The game stayed on the shelf until 1947 when Criss Cross Words fan James Brunot, the director of the President’s War Relief Control Board in Washington, D.C., during World War II made Butts an offer. He would buy the manufacturing and distribution rights to the game. Butts would receive a royalty of 2.5 cents for each game sold.

Brunot did some redesigning of the board, fine tuned the rules some more, and tagged the game with a new name, Scrabble. Sales started in 1948 but were slow until 1952. In 1952, the president of Macy’s in NYC decided to stock the game in his store. That was just the move needed to put the game in high gear. By 1954 sales went from 5,000 per year to almost 4 million.

As Americans tend to do, they will often turn a pastime into a passion. In the mid 1950’s Scrabble became a craze. Owning a game was a must, and all of a sudden Scrabble clubs, organizations, newsletters, and tournaments were cropping up everywhere.

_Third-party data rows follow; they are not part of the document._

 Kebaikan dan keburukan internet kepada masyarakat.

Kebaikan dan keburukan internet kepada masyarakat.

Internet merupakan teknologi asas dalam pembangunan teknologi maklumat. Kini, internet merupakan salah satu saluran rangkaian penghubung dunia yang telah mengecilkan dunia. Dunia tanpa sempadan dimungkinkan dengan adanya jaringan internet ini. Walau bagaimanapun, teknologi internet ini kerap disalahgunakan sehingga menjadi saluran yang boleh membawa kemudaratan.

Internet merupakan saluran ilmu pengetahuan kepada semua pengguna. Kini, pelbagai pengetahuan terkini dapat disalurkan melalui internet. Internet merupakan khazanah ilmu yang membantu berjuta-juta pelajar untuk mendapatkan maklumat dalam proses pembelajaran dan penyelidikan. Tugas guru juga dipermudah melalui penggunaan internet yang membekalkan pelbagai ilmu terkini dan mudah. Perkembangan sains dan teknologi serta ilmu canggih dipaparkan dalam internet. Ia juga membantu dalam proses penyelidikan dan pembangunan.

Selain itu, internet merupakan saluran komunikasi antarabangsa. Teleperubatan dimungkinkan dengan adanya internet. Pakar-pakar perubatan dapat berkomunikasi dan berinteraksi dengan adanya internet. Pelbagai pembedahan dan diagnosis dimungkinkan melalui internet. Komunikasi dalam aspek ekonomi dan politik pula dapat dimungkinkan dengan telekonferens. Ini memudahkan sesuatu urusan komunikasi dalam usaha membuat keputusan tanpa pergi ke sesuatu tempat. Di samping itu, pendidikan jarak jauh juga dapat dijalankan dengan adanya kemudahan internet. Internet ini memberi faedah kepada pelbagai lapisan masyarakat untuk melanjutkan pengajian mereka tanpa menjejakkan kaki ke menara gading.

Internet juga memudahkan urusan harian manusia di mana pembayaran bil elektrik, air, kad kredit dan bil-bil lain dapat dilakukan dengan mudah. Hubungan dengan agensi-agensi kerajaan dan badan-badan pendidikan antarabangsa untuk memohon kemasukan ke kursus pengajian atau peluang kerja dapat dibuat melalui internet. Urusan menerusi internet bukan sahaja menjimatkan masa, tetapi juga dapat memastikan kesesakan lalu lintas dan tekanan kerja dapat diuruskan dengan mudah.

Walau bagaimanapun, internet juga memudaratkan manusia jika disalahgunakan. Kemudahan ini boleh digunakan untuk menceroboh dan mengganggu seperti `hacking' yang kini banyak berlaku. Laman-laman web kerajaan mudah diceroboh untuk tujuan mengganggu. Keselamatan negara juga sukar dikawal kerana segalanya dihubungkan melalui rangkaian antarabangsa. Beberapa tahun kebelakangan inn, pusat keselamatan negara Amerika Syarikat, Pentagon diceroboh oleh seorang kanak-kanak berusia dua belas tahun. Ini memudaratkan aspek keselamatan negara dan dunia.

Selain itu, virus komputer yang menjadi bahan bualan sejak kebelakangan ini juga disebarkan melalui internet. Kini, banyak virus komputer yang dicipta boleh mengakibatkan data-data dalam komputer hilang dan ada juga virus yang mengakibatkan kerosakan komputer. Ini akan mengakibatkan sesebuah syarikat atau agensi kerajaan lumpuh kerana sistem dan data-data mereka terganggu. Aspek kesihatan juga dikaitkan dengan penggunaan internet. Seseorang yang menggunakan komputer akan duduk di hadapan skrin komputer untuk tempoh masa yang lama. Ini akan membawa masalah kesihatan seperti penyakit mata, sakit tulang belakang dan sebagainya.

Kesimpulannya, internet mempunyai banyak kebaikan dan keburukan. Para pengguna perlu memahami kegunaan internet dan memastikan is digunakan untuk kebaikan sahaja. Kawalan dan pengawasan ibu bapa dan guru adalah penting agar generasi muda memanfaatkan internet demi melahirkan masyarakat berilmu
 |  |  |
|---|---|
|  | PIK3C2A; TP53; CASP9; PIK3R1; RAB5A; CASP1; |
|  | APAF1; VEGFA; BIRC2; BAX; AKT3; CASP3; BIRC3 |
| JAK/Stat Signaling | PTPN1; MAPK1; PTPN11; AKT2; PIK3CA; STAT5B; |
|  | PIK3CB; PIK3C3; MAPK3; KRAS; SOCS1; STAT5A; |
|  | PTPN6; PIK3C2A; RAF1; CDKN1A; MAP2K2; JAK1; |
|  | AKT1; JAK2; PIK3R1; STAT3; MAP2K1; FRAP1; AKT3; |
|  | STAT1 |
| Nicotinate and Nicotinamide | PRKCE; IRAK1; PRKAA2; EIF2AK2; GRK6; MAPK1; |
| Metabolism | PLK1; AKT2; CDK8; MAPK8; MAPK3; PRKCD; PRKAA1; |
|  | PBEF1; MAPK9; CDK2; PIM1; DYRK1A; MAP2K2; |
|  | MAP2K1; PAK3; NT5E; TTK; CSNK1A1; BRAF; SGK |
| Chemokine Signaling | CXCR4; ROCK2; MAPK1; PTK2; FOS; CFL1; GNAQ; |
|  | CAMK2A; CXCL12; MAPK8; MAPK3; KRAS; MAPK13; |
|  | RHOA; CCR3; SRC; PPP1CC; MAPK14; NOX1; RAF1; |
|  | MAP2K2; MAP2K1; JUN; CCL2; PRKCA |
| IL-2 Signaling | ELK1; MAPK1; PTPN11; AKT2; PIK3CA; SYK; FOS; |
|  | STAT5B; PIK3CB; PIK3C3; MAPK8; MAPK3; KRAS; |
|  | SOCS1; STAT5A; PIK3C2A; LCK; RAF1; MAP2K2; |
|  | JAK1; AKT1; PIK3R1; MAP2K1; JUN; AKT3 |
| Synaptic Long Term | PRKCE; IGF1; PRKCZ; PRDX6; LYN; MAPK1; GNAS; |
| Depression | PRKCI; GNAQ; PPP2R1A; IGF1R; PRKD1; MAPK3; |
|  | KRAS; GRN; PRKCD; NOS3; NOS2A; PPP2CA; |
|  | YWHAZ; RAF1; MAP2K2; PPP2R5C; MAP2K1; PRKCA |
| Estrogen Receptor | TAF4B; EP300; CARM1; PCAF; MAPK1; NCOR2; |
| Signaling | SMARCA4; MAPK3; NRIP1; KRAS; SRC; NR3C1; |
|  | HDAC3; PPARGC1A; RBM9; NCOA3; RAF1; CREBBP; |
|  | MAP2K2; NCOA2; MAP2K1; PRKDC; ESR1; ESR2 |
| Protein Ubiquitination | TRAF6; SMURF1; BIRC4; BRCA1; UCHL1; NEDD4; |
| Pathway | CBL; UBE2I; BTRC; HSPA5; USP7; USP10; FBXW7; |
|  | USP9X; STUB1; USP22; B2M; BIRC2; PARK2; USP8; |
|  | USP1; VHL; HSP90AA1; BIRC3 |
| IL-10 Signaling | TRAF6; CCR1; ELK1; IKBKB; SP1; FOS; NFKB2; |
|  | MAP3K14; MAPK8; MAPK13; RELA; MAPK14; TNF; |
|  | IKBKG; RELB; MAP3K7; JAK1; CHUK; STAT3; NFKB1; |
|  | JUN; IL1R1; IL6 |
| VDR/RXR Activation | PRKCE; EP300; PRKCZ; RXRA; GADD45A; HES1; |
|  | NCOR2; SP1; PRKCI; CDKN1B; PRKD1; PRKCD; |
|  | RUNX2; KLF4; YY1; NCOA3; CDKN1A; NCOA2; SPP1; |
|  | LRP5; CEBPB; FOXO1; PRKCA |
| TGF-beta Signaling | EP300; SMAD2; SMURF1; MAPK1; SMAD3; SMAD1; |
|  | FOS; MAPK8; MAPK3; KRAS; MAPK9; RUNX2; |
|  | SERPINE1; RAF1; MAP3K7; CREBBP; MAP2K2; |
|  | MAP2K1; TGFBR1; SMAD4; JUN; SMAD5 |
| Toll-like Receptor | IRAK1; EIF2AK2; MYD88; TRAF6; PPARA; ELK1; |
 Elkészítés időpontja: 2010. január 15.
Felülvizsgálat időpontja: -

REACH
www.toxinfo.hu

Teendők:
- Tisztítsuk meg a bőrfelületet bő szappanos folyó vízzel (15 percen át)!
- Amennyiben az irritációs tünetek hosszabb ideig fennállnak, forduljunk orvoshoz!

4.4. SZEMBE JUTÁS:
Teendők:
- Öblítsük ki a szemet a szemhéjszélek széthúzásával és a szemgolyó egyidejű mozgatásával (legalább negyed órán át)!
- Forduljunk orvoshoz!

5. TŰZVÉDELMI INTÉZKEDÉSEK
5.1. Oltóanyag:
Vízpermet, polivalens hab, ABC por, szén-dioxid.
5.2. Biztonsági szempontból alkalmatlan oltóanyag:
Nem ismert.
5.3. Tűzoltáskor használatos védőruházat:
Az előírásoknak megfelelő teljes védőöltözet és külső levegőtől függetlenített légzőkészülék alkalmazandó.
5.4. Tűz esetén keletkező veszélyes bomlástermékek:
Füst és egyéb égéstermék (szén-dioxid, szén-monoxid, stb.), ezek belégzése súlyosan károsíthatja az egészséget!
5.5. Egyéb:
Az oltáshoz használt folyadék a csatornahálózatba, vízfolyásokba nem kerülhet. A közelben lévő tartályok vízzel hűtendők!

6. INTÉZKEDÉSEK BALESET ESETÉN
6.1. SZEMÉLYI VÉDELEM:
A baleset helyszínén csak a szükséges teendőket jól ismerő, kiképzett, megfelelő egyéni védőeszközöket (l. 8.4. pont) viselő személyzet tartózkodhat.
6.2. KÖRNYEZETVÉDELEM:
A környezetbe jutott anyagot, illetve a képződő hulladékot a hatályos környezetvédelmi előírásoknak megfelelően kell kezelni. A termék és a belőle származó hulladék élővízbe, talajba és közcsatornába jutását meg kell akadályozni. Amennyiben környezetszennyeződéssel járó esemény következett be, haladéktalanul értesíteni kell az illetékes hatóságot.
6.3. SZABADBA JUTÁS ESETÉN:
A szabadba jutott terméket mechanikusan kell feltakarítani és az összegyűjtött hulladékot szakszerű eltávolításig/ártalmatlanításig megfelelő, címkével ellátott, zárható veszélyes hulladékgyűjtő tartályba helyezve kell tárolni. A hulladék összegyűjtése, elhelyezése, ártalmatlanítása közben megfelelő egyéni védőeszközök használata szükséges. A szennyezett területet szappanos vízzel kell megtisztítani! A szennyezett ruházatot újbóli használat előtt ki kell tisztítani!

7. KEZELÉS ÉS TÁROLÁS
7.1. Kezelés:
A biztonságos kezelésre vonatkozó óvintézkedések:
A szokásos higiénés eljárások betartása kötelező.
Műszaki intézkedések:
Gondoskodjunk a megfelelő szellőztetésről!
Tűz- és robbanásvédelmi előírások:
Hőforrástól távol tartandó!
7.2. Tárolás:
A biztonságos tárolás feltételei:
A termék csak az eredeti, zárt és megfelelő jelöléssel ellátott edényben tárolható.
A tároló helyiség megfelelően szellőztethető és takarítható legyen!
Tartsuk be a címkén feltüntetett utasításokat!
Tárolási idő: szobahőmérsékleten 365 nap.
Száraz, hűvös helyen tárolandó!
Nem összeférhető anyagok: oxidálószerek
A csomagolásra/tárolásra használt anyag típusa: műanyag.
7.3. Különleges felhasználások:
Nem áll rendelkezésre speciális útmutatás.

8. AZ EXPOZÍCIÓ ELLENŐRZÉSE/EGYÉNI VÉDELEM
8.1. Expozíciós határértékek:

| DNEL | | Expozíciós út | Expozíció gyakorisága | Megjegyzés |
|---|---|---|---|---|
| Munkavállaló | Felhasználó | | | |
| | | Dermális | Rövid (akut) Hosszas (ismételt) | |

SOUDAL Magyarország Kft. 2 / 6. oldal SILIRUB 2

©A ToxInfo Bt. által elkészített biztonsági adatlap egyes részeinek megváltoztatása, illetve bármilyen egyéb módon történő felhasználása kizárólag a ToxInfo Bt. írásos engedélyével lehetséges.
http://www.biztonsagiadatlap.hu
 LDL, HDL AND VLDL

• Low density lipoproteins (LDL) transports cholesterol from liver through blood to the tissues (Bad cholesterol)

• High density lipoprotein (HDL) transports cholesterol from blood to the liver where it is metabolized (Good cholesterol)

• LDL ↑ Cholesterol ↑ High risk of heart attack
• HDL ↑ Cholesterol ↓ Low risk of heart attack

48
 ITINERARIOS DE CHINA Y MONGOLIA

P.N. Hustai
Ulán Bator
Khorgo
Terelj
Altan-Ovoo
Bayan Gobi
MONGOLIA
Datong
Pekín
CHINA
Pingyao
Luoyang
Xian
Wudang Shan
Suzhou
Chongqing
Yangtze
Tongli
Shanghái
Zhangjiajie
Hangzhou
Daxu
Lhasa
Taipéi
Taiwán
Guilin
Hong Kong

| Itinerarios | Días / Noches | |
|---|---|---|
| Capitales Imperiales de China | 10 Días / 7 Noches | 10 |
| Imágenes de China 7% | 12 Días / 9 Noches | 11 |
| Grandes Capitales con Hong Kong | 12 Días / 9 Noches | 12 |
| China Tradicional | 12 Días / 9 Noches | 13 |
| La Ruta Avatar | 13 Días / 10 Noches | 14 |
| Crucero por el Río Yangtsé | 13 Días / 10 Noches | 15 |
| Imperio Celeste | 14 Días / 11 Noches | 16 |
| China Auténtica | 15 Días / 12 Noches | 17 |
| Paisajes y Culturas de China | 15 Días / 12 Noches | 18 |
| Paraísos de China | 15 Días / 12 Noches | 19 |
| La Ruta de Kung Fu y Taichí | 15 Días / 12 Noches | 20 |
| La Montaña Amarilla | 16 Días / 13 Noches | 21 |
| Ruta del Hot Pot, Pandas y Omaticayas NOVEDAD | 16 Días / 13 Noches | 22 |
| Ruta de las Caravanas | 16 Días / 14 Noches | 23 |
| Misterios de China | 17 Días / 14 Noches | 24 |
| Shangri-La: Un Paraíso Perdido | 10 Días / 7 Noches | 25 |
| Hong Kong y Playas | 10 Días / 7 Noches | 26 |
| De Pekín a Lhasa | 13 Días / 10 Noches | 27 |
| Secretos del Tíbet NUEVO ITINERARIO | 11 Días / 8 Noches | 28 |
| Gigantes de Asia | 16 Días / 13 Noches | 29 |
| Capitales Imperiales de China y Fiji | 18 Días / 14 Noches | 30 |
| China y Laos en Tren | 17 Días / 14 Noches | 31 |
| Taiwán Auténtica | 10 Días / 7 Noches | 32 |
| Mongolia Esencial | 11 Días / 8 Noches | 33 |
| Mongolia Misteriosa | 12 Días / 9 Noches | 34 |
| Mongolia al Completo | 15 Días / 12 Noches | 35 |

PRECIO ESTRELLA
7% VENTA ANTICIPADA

The love affair had taken hold.

It is said that Butts earned slightly more than 1 million dollars over his lifetime from sales of the game. Hey, good for him! He had the ingenuity and the tenacity to hang in through the lean times. Butts died in Rhinebeck NY in 1993. His obituary in the NY Times included this: “One-third of the royalties went to taxes. I gave one-third away, and the other third enabled me to have an enjoyable life.”

Ok, that was a long read so take a break and go play some Scrabble. I’m sure you can find someone you can beat, maybe.